> [The task]
Reading through the lines below, count those that include the string "site"; the answer is that number and nothing else.
━━━━━ The records
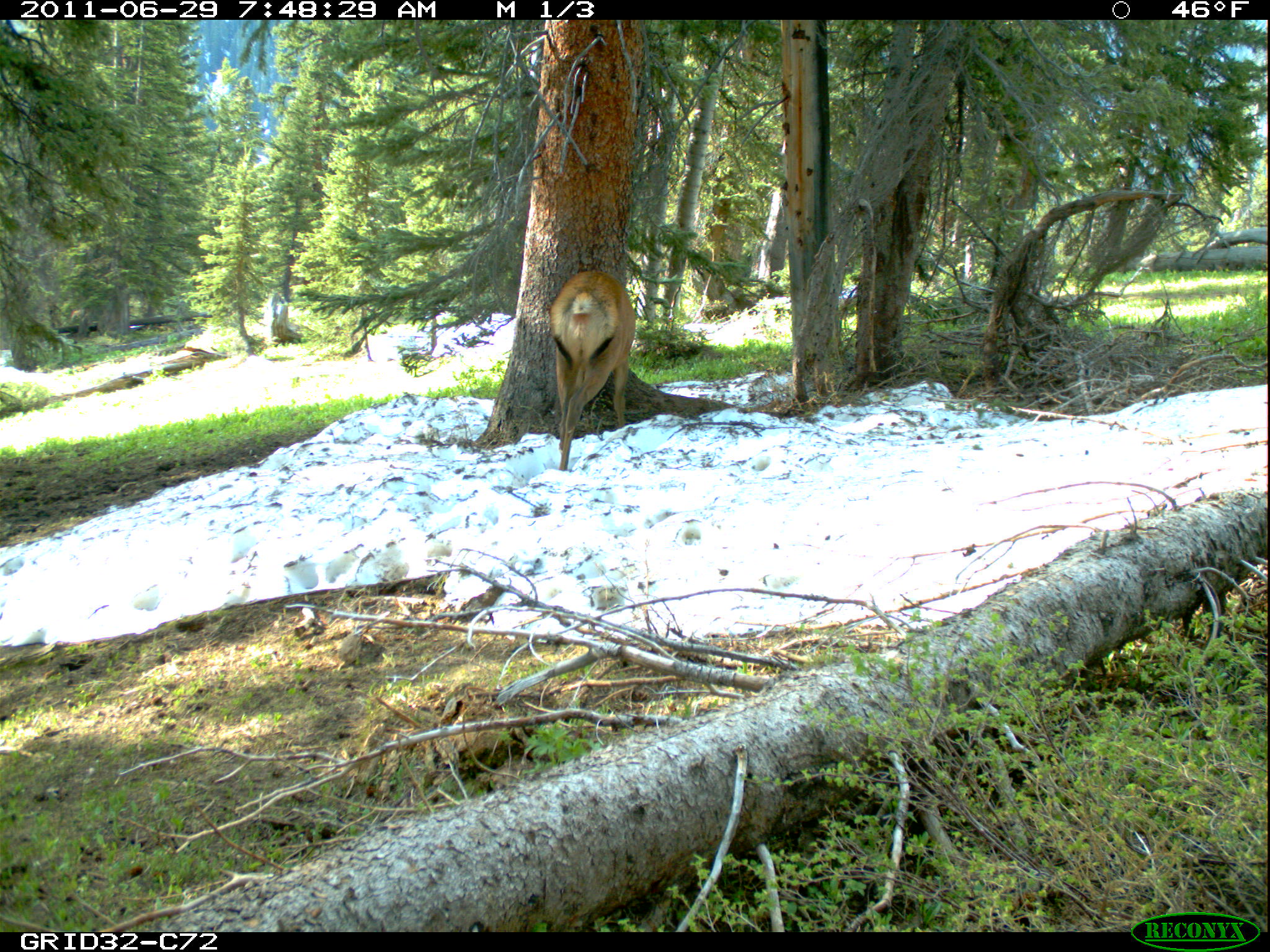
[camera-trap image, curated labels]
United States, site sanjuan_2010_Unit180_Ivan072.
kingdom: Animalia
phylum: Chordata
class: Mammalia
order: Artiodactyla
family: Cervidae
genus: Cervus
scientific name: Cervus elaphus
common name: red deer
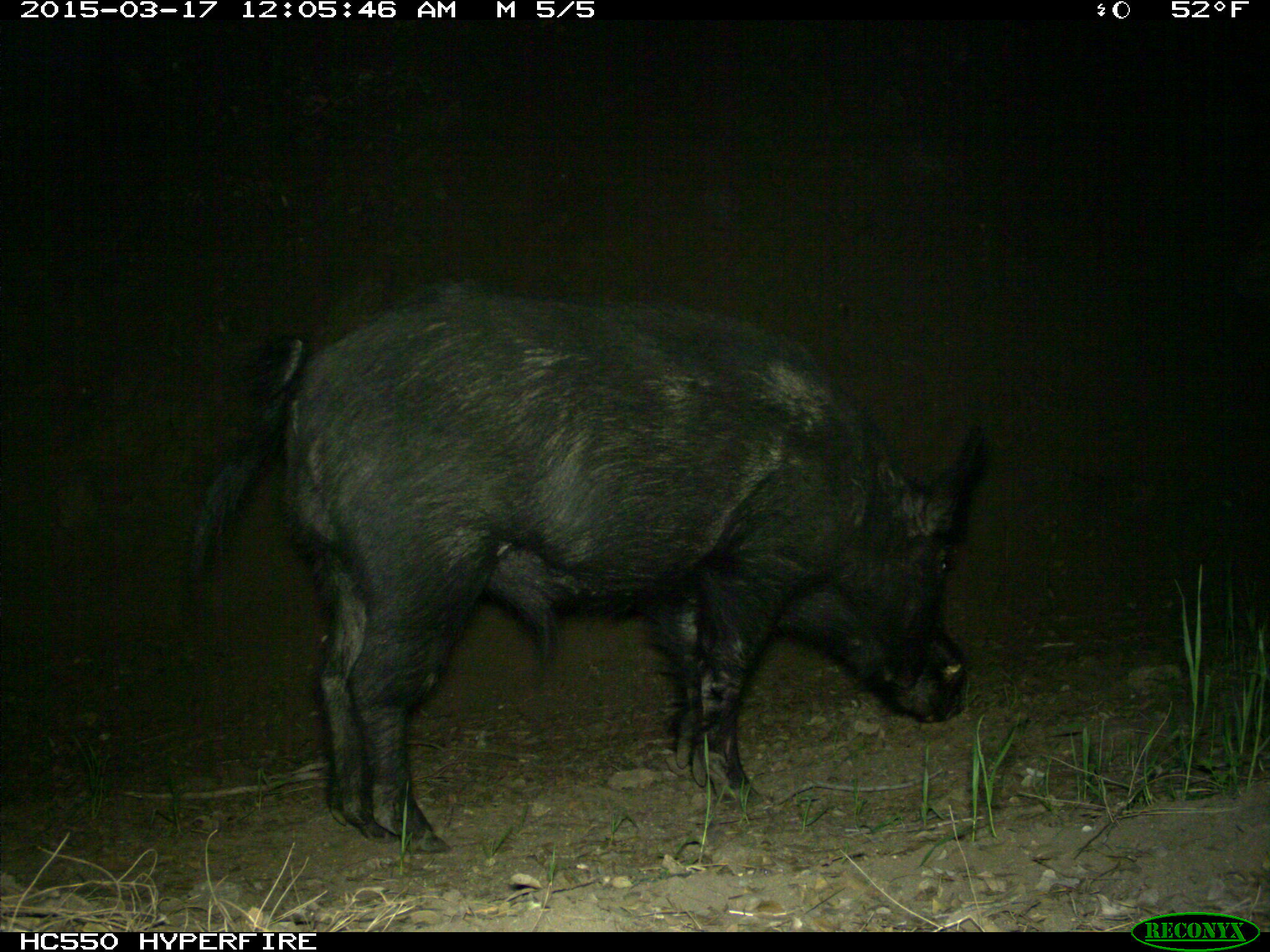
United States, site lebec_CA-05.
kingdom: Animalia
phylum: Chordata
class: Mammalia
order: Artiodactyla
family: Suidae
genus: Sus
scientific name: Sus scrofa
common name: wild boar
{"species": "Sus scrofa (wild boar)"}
━━━━━━━━━━
━━━━━ The records
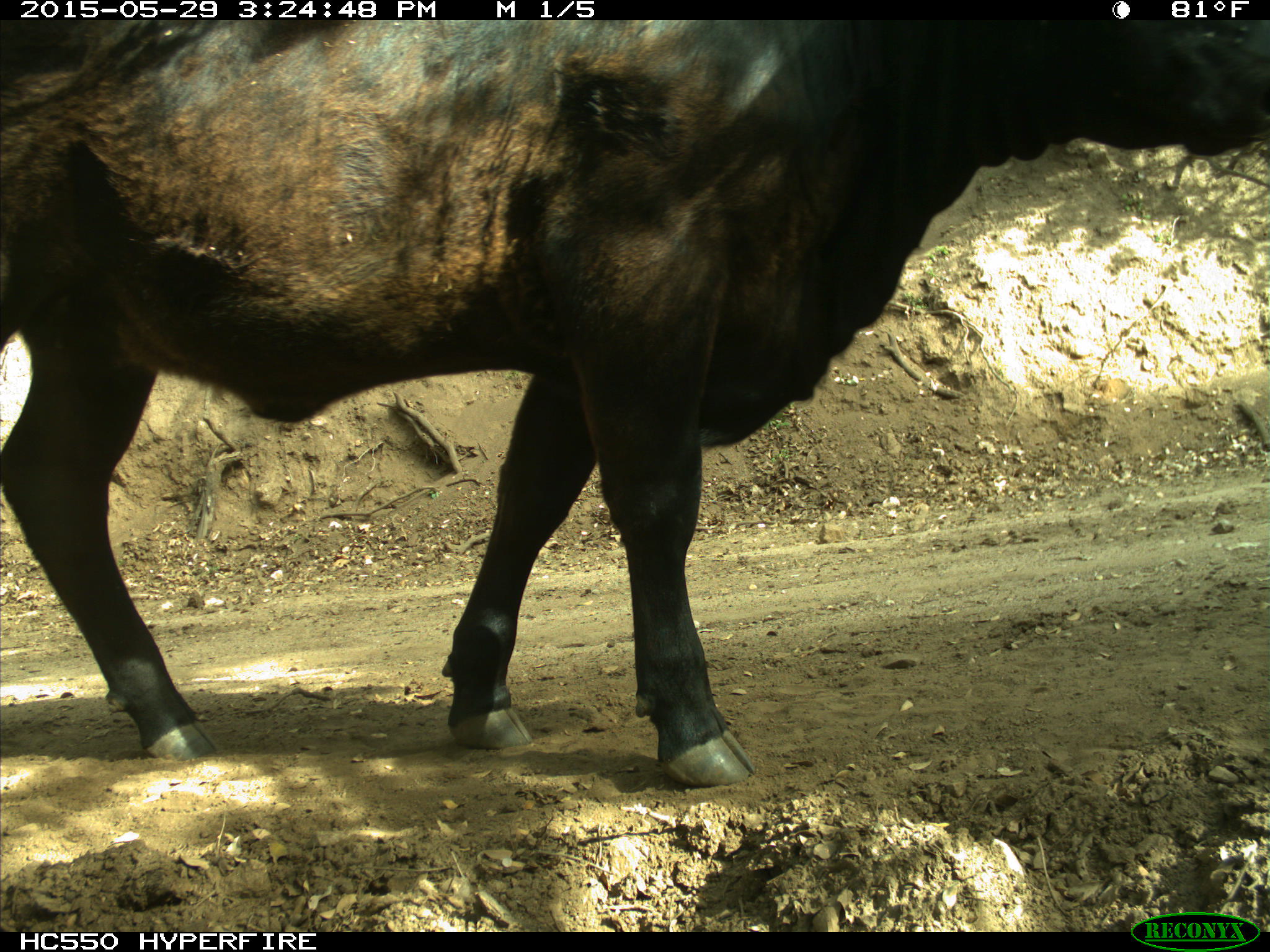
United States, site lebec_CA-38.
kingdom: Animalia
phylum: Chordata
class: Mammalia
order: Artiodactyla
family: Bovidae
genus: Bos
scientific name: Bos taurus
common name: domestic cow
━━━━━━━━━━
> [Written answer]
3